Robin was a different story. She was open and trusting, a breath of fresh air in his cruel and capricious world. He liked being around her even though her innocence sometimes made his heart ache. She seemed so defenseless. He’d watched over her since she was born and had kept danger at bay. But there was only so much he could do.

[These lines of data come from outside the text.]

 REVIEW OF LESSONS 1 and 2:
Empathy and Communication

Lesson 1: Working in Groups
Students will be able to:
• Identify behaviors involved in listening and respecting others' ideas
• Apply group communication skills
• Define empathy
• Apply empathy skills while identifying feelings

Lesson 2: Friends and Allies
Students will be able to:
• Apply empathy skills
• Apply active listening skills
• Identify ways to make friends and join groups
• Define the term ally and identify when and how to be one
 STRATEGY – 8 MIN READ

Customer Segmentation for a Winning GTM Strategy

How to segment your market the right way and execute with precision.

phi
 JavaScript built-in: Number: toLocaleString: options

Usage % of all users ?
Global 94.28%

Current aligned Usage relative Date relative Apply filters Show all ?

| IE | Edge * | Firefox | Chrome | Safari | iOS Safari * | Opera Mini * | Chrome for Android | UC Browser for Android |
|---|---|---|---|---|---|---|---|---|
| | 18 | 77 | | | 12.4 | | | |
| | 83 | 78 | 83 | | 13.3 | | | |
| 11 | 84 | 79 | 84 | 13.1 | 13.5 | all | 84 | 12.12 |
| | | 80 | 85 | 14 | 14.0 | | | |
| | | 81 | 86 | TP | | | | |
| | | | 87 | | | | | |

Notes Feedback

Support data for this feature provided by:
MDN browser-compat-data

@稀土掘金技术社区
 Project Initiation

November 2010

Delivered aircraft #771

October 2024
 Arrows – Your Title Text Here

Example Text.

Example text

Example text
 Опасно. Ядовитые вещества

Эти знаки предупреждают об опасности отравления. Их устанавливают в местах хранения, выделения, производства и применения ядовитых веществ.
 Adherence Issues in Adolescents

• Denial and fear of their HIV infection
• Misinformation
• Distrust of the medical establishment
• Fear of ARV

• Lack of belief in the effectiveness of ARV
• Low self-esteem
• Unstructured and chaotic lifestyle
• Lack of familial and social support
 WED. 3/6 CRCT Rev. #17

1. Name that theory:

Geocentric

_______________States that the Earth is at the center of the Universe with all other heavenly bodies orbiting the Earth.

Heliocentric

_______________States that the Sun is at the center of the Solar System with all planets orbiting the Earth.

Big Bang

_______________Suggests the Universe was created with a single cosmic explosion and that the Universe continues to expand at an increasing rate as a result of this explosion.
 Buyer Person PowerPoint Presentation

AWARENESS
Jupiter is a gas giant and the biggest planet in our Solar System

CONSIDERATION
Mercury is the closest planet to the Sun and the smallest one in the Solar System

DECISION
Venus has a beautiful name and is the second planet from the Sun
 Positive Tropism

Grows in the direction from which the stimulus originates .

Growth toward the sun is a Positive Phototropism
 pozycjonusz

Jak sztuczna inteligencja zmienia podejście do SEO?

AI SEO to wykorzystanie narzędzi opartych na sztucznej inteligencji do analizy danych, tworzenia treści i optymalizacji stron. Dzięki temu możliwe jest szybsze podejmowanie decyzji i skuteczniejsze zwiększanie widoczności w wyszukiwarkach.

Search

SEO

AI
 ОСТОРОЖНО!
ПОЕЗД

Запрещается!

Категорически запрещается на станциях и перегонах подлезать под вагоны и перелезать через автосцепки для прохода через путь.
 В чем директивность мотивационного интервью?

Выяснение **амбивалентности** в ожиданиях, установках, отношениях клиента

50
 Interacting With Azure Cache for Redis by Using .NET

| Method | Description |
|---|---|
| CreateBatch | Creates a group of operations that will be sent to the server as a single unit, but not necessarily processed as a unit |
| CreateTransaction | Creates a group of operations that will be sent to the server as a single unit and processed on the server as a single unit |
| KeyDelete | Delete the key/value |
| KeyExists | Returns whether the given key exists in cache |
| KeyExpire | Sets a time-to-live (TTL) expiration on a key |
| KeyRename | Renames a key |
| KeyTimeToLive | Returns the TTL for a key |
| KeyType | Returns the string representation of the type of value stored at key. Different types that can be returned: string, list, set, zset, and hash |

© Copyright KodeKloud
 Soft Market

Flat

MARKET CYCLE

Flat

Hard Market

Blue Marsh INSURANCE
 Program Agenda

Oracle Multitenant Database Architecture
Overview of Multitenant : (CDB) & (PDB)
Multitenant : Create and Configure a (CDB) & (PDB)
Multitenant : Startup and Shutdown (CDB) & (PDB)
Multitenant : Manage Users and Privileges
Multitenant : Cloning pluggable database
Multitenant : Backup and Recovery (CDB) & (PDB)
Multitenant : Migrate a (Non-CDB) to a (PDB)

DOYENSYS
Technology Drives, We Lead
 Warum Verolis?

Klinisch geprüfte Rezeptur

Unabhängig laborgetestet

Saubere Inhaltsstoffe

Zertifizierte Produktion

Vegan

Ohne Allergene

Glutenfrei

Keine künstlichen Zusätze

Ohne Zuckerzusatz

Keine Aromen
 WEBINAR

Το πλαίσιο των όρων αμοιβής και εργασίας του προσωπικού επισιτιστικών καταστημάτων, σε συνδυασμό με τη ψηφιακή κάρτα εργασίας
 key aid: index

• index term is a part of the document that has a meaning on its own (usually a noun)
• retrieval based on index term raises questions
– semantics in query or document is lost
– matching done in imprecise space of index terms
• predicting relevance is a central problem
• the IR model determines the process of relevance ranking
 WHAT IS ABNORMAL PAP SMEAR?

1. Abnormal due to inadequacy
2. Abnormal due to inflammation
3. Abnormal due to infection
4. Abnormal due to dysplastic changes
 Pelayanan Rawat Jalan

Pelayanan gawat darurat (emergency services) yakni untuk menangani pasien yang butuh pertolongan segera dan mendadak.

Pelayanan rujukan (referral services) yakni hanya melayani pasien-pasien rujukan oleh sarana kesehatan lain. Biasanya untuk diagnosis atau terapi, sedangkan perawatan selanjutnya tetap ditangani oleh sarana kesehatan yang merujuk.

The statistics told the story. Most robins didn’t survive their first year; and she, tiny and with an underdeveloped set of wings, would not last even that long. There would be a cat, a car or—he hung his head in shame—a bullying blue jay that would make short work of her. Or some other force of nature would do her in. She might never see an autumn glowing like molten metal or marvel at a single snowflake. Instead, she would likely perish along with many other fledglings doomed to die in a winter they’d forgotten how to flee.
Why did Mother Nature have to be so cruel?
He heard Robin singing. There was no bitterness in her sweet music. Ignorance is bliss, Jay thought and then, and why not? He shook himself and lifted his head to the warm sun.
In the distance, Robin lifted a wing and called out, “See? Best spring ever.”